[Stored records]
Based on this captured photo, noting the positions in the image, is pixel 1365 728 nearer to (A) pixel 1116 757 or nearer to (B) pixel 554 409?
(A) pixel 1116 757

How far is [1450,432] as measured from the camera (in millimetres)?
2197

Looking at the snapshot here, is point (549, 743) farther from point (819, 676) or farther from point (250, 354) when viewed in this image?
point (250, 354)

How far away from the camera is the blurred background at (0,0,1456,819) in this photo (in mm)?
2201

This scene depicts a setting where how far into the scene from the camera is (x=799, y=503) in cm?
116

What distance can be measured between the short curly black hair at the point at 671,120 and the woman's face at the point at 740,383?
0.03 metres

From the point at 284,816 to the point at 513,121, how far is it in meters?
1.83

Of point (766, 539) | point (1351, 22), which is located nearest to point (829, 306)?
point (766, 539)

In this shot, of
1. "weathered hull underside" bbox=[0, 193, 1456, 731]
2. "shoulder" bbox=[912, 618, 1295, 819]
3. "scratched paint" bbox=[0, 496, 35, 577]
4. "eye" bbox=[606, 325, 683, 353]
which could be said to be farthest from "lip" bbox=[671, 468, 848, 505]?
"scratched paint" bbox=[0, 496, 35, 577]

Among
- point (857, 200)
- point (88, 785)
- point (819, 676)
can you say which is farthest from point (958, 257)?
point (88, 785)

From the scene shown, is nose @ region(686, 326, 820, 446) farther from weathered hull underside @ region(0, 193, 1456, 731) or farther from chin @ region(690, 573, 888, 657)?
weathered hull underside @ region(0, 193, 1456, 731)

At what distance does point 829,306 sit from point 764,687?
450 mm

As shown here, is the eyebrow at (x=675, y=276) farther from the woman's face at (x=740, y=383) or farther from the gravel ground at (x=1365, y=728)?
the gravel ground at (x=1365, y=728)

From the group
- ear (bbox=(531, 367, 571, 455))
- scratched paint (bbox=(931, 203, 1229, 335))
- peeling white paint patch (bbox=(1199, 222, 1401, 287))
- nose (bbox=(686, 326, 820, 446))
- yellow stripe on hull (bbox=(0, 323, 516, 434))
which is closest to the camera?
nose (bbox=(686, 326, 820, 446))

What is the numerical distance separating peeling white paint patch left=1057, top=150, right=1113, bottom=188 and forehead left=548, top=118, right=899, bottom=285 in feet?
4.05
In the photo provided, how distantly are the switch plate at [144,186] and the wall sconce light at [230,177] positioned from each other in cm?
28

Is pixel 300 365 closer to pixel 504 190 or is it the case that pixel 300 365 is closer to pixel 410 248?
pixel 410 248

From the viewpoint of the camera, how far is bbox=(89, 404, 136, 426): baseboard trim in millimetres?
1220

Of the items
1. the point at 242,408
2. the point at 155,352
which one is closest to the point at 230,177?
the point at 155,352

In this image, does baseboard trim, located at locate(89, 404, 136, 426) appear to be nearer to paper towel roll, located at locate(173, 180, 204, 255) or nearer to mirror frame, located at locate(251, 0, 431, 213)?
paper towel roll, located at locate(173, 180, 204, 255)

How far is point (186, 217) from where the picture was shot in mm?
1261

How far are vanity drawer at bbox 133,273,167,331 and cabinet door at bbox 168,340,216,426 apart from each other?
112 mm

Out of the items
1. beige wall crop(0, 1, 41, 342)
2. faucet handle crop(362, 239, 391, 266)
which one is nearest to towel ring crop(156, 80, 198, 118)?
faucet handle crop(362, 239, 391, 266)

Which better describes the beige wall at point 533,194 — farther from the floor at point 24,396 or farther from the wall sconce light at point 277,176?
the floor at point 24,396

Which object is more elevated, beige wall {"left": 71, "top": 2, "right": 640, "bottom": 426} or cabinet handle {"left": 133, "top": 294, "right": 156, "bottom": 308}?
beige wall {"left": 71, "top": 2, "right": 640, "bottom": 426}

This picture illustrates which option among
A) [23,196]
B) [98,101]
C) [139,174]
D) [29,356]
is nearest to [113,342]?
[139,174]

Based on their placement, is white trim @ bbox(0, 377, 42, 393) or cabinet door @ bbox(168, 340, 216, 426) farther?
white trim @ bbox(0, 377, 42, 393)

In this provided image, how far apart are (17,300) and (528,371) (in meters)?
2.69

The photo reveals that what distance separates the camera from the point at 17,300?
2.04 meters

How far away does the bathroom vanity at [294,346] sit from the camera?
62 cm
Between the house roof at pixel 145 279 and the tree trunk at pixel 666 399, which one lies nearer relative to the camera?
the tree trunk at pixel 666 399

# Task requirements
Print again each line of the listing above, exactly as it appears.

# Output of the task
Based on this captured photo, noting the positions in the image, is pixel 1365 728 nearer to (A) pixel 1116 757 or nearer to (B) pixel 554 409?
(A) pixel 1116 757

How far is [1450,432] as measured from the camera (in millimetres)?
2197

Looking at the snapshot here, is point (549, 743) farther from point (819, 676) or farther from point (250, 354) when viewed in this image?
point (250, 354)

How far away from the camera is the blurred background at (0,0,1456,819) in this photo (in mm)?
2201

This scene depicts a setting where how far into the scene from the camera is (x=799, y=503) in cm?
116

What distance can be measured between the short curly black hair at the point at 671,120 and the woman's face at the point at 740,383?
0.03 metres

From the point at 284,816 to the point at 513,121, how far is it in meters?
1.83

Of point (766, 539) | point (1351, 22), which is located nearest to point (829, 306)?
point (766, 539)

In this shot, of
1. "weathered hull underside" bbox=[0, 193, 1456, 731]
2. "shoulder" bbox=[912, 618, 1295, 819]
3. "scratched paint" bbox=[0, 496, 35, 577]
4. "eye" bbox=[606, 325, 683, 353]
which could be said to be farthest from "lip" bbox=[671, 468, 848, 505]?
"scratched paint" bbox=[0, 496, 35, 577]

Among
- point (857, 200)
- point (88, 785)
- point (819, 676)
can you say which is farthest from point (958, 257)?
point (88, 785)

From the scene shown, is nose @ region(686, 326, 820, 446) farther from weathered hull underside @ region(0, 193, 1456, 731) or farther from chin @ region(690, 573, 888, 657)?
weathered hull underside @ region(0, 193, 1456, 731)

At what distance does point 829,306 sit from point 764,687?
450 mm

As shown here, is the eyebrow at (x=675, y=276) farther from the woman's face at (x=740, y=383) or farther from the gravel ground at (x=1365, y=728)?
the gravel ground at (x=1365, y=728)

From the group
- ear (bbox=(531, 367, 571, 455))
- scratched paint (bbox=(931, 203, 1229, 335))
- peeling white paint patch (bbox=(1199, 222, 1401, 287))
- nose (bbox=(686, 326, 820, 446))
- yellow stripe on hull (bbox=(0, 323, 516, 434))
which is closest to the camera?
nose (bbox=(686, 326, 820, 446))

What is the numerical distance separating peeling white paint patch left=1057, top=150, right=1113, bottom=188 and forehead left=548, top=118, right=899, bottom=285 in feet?
4.05
In the photo provided, how distantly are the switch plate at [144,186] and the wall sconce light at [230,177] positioned from each other in cm?
28

Is pixel 300 365 closer to pixel 504 190 or is it the case that pixel 300 365 is closer to pixel 410 248?
pixel 410 248

From the viewpoint of the camera, how far is bbox=(89, 404, 136, 426): baseboard trim in millimetres?
1220

Of the items
1. the point at 242,408
2. the point at 155,352
which one is closest to the point at 230,177?
the point at 155,352

In this image, does baseboard trim, located at locate(89, 404, 136, 426) appear to be nearer to paper towel roll, located at locate(173, 180, 204, 255) or nearer to mirror frame, located at locate(251, 0, 431, 213)?
paper towel roll, located at locate(173, 180, 204, 255)

How far is point (186, 217) from where the picture was shot in mm?
1261

How far are vanity drawer at bbox 133,273,167,331 and cabinet door at bbox 168,340,216,426 apart from each other?
112 mm

Out of the items
1. beige wall crop(0, 1, 41, 342)
2. faucet handle crop(362, 239, 391, 266)
which one is nearest to towel ring crop(156, 80, 198, 118)?
faucet handle crop(362, 239, 391, 266)

Which better describes the beige wall at point 533,194 — farther from the floor at point 24,396 or farther from the wall sconce light at point 277,176?
the floor at point 24,396

Which object is more elevated, beige wall {"left": 71, "top": 2, "right": 640, "bottom": 426} or cabinet handle {"left": 133, "top": 294, "right": 156, "bottom": 308}?
beige wall {"left": 71, "top": 2, "right": 640, "bottom": 426}

This picture illustrates which option among
A) [23,196]
B) [98,101]
C) [139,174]
D) [29,356]
is nearest to [113,342]?
[139,174]

Based on their placement, is white trim @ bbox(0, 377, 42, 393) or cabinet door @ bbox(168, 340, 216, 426) farther?
white trim @ bbox(0, 377, 42, 393)

In this provided image, how far apart are (17,300) and (528,371) (in meters)?
2.69

The photo reveals that what distance separates the camera from the point at 17,300?
2.04 meters

How far away does the bathroom vanity at [294,346] sit from the camera?
62 cm
Between the house roof at pixel 145 279 and the tree trunk at pixel 666 399, which one lies nearer relative to the camera?
the tree trunk at pixel 666 399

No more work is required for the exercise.